The writes and wrongs of spinning a good yarn. Author Tommy Donbavand says it's as simple as B-A-D
There is nothing more terrifying than a blank sheet of paper at least, not to a key stage 2 pupil charged with writing a short story. Yet all your young authors need is a simple planning system to banish the panic of plotting.
Starting your story with "One day, there was a...", "Deep in the forest..." or even the ubiquitous, "Once upon a time...", will result in nothing more than chewed pencils as the pupils wonder what to say next. The answer is a plot plan.
Give each pupil an extra sheet of paper on which to plan their story and explain that something "bad" is going to happen. After all, there's nothing more boring than another wonderful day in writing. For the story to be exciting, things have to get bad. Really bad.

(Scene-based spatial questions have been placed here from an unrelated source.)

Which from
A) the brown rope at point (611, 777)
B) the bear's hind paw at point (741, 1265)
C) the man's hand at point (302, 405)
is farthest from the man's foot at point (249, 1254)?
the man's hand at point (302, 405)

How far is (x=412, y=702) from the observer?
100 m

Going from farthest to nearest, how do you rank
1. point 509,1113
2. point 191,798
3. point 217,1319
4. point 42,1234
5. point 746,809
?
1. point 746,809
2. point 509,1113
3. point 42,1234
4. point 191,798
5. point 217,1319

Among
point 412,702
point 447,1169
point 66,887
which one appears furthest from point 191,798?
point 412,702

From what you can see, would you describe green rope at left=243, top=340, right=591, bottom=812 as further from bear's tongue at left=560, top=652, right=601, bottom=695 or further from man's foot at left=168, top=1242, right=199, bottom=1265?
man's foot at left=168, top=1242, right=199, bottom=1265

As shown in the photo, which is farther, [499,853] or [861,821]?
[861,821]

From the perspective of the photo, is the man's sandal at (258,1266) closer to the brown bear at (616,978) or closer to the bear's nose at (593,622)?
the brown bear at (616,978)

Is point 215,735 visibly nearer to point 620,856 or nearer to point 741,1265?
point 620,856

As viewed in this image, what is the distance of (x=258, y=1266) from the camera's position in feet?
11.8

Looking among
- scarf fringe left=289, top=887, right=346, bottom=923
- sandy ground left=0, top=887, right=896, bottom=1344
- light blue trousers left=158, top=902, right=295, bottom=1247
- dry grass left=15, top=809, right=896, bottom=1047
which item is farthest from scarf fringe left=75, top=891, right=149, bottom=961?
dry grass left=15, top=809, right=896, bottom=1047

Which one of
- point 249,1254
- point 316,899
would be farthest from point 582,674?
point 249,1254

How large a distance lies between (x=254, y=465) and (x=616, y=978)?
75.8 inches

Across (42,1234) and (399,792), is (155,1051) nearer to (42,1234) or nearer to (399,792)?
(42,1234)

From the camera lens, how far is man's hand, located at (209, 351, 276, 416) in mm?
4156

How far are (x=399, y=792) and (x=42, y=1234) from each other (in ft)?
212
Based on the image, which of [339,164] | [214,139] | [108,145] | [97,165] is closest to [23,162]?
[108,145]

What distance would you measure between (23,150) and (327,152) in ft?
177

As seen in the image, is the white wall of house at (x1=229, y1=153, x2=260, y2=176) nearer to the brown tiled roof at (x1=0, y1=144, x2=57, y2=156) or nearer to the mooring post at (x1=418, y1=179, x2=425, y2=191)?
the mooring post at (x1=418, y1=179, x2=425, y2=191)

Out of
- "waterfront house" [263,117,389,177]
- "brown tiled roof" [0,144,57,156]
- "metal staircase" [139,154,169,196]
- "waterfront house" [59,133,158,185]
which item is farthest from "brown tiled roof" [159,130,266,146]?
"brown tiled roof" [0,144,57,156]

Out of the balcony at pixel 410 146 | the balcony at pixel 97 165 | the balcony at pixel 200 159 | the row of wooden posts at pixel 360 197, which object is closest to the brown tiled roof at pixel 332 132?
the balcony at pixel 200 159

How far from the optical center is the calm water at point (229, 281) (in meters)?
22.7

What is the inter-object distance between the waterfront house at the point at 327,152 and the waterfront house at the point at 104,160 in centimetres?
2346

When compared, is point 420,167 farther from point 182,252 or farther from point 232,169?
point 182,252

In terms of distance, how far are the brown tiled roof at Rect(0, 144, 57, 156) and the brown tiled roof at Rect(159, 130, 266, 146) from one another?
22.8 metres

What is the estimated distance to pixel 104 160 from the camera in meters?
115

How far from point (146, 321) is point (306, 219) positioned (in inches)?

To prepare for this event, they should write those three letters B, A and D down the left-hand margin of the paper. Each of these letters will represent a different event in the stories which, when described one after the other, will reveal a strong plot for the characters.
The first letter B stands for bad. Pupils should complete the word in their margin and then, alongside it, make notes on what the bad event in their story is. The bad event must be caused by a baddie. Whether the antagonist is a wicked space monster, strict headteacher or a sudden flood, the baddie kicks off the plot.
The bad event must happen to the hero or affect them in some way. It's amazing how often this simple rule is overlooked, even by professional writers. The baddie can trick, trap, chase, threaten or hurt the hero, or do the same to the hero's family, friends or environment.
Give the hero no choice but to respond to the bad event, with pupils jotting down a few key words or phrases explaining what has happened. They don't have to write it out in full, that comes later when they are composing the story.
It just gets worse for the hero, I'm afraid. After the bad event and the main character's reaction to it, something "awful" happens. Pupils can fill in the rest of the word in the margin next to their letter A.
Somehow, your hero's response to the bad event will backfire. If chased, perhaps they tried to escape and ran into a trap. If their family was threatened, maybe they entrusted their safety to someone sympathetic to the baddie's cause. Whatever happens, things take a turn for the worse and, once again, your hero will be forced to act in order to fix the situation.
Make some notes about the "awful" event. As before, pupils should not feel the need to put everything down, or even write in complete sentences. This is their plot plan so key words are fine for now.
We're really piling it on top of the hero now. While their response to the awful event may have appeared promising, the baddie comes out on top again and there is a "disaster".
Time to complete that word next to the letter D in the margin. The disaster is the worst thing that happens to the hero a real no-hoper of a situation which appears to spell doom for all concerned.
Create a corker of a disaster and your readers will be on the edge of their seats, desperate to learn how things pan out.
Get pupils to make some notes about the disaster. Finally, it's up to them to decide whether their story ends on a happy note (the hero wins), a sad event (the baddie wins) or perhaps even leaves questions unanswered, ready for an action-packed sequel.
Pupils now have a complete plot for their stories. All they have to do is put their characters in the bad, awful and disastrous situations and watch what happens. Terrific tales are guaranteed
Tommy Donbavand is a children's author and playwright. His newest series of novels for seven to 10-year-olds, Scream Street, will be published by Walker Books from October 2008. For more information about his workshops in schools, visit www.tommy donbavand.co.uk
Hot plot tips
Make the story evolve naturally by avoiding coincidences.
Heroes should not act out of character. A brave knight with no experience of magic cannot suddenly cast a spell.
Spread the action scenes out among the quieter moments so your story reads like a rollercoaster ride.
Encourage pupils to always think of something more exciting.